**Excerpts from a spatial dataset**
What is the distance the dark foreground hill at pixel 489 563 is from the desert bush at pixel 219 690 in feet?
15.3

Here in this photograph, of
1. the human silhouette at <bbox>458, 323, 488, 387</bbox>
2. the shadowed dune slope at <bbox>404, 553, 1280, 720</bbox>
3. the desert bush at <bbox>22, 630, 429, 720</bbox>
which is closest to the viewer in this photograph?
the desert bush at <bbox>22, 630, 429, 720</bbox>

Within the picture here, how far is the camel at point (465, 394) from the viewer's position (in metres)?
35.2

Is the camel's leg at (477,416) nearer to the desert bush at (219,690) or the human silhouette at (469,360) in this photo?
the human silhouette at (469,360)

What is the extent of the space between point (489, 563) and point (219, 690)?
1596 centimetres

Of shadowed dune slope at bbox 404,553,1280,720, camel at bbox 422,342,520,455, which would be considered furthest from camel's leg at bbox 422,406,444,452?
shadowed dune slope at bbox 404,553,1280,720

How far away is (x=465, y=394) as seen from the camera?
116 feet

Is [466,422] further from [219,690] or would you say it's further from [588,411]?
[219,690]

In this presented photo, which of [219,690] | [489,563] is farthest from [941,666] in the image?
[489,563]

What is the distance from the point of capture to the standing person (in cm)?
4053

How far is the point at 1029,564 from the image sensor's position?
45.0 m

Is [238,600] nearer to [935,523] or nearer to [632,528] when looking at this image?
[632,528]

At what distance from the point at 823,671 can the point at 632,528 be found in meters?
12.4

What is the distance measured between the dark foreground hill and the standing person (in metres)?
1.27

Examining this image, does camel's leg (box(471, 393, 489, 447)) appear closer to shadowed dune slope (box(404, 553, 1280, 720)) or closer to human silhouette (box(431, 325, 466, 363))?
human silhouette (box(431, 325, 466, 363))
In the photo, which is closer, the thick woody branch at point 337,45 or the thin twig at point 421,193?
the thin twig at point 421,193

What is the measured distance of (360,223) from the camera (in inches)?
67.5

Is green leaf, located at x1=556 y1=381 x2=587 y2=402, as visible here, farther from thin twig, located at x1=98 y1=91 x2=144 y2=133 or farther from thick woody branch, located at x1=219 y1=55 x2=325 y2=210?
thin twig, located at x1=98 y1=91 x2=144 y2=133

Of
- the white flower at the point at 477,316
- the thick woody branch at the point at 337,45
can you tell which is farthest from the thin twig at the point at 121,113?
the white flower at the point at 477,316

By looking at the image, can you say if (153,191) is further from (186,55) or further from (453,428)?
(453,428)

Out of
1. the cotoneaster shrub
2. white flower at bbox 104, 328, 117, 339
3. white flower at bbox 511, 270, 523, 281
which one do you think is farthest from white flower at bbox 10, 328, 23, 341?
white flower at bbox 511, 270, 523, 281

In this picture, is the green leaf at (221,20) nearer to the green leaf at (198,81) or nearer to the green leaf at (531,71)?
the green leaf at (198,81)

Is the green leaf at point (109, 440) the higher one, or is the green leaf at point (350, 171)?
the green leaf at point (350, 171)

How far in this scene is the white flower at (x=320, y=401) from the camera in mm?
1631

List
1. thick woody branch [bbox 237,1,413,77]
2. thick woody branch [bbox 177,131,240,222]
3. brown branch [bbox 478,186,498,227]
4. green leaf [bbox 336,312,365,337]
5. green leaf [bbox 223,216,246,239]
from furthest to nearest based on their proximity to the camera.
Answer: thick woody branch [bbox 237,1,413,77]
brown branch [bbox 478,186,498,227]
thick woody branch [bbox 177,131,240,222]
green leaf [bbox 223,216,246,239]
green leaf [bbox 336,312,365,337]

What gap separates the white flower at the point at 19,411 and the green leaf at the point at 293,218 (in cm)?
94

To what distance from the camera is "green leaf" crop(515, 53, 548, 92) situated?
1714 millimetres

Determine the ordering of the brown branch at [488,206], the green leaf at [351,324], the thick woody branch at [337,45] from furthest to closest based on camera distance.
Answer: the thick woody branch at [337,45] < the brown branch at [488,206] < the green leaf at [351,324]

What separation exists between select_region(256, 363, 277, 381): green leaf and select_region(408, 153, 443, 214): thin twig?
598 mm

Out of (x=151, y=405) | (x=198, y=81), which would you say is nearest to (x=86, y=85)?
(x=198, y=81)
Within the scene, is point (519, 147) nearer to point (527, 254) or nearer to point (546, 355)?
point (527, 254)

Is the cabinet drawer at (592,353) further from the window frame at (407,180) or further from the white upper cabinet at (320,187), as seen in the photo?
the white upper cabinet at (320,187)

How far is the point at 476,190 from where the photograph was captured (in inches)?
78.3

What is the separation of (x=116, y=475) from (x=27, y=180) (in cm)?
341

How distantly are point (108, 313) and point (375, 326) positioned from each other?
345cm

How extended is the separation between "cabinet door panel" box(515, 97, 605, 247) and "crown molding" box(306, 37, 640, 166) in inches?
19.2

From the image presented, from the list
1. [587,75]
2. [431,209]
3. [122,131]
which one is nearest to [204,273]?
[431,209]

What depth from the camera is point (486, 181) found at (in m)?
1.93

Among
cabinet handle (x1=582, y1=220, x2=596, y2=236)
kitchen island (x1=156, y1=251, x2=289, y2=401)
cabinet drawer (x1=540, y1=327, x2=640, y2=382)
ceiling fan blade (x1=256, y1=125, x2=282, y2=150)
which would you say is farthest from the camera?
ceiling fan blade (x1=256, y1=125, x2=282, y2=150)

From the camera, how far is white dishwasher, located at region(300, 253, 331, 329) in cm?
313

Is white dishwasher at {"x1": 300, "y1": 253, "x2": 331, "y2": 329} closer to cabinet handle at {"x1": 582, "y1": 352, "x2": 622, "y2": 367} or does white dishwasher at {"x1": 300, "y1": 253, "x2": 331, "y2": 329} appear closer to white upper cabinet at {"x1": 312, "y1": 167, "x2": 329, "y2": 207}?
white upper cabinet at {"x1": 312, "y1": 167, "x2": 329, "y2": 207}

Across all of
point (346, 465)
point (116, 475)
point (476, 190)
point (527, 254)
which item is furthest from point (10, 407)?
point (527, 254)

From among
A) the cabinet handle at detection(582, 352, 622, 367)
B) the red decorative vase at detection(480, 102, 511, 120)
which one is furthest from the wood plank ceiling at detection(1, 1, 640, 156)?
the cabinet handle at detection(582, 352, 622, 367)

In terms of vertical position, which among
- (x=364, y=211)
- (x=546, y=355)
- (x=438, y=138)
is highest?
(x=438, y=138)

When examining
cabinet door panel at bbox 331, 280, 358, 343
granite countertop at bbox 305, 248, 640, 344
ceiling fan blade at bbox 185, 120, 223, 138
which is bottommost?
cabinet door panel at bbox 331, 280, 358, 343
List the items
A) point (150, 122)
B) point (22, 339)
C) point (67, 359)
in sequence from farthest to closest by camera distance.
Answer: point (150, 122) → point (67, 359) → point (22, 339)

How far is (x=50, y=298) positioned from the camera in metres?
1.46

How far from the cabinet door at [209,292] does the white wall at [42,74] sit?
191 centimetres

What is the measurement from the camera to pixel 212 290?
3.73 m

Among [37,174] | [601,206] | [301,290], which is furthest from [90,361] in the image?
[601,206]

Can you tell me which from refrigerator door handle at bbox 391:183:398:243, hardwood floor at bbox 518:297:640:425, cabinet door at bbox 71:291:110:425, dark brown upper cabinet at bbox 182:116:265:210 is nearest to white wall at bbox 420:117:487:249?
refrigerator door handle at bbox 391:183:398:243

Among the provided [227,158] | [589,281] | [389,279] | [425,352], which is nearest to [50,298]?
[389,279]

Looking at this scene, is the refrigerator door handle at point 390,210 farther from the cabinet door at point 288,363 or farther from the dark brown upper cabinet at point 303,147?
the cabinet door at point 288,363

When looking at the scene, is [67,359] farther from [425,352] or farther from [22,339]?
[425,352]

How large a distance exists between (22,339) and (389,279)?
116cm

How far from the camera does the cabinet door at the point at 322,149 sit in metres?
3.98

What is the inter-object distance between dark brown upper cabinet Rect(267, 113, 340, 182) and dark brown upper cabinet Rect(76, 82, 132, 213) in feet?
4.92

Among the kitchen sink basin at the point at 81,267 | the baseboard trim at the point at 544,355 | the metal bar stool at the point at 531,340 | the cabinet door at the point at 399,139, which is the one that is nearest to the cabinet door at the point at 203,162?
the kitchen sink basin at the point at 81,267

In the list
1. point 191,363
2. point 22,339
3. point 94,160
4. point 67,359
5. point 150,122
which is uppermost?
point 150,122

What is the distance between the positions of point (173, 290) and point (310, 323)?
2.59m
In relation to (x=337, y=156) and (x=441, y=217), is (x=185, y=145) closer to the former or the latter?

**INSTRUCTIONS FOR THE TASK**
Give exactly the lines from the one with "How far from the cabinet" to the end of the entries, nothing before them.

**WORKED SOLUTION**
How far from the cabinet door at [209,292] does the white wall at [42,74] sit?
191 centimetres

What is the measurement from the camera to pixel 212 290?
3.73 m

Among [37,174] | [601,206] | [301,290], which is furthest from [90,361] in the image?
[601,206]

Can you tell me which from refrigerator door handle at bbox 391:183:398:243, hardwood floor at bbox 518:297:640:425, cabinet door at bbox 71:291:110:425, dark brown upper cabinet at bbox 182:116:265:210 is nearest to white wall at bbox 420:117:487:249?
refrigerator door handle at bbox 391:183:398:243

Among the provided [227,158] | [589,281] | [389,279] | [425,352], which is nearest to [50,298]?
[389,279]

Looking at this scene, is the refrigerator door handle at point 390,210 farther from the cabinet door at point 288,363 or farther from the dark brown upper cabinet at point 303,147?
the cabinet door at point 288,363

When looking at the scene, is [67,359] farther from [425,352] or farther from [22,339]?
[425,352]

How large a distance exists between (22,339) and (389,279)?
116cm

How far from the camera does the cabinet door at the point at 322,149 sit in metres?
3.98

What is the inter-object distance between dark brown upper cabinet Rect(267, 113, 340, 182) and dark brown upper cabinet Rect(76, 82, 132, 213) in feet?
4.92

Among the kitchen sink basin at the point at 81,267 | the baseboard trim at the point at 544,355 | the metal bar stool at the point at 531,340 | the cabinet door at the point at 399,139, which is the one that is nearest to the cabinet door at the point at 203,162?
the kitchen sink basin at the point at 81,267

In the list
1. point 191,363
2. point 22,339
3. point 94,160
4. point 67,359
5. point 150,122
which is uppermost?
point 150,122

What is the distance between the positions of point (173, 290) and point (310, 323)?
2.59m
In relation to (x=337, y=156) and (x=441, y=217), is (x=185, y=145) closer to the former or the latter?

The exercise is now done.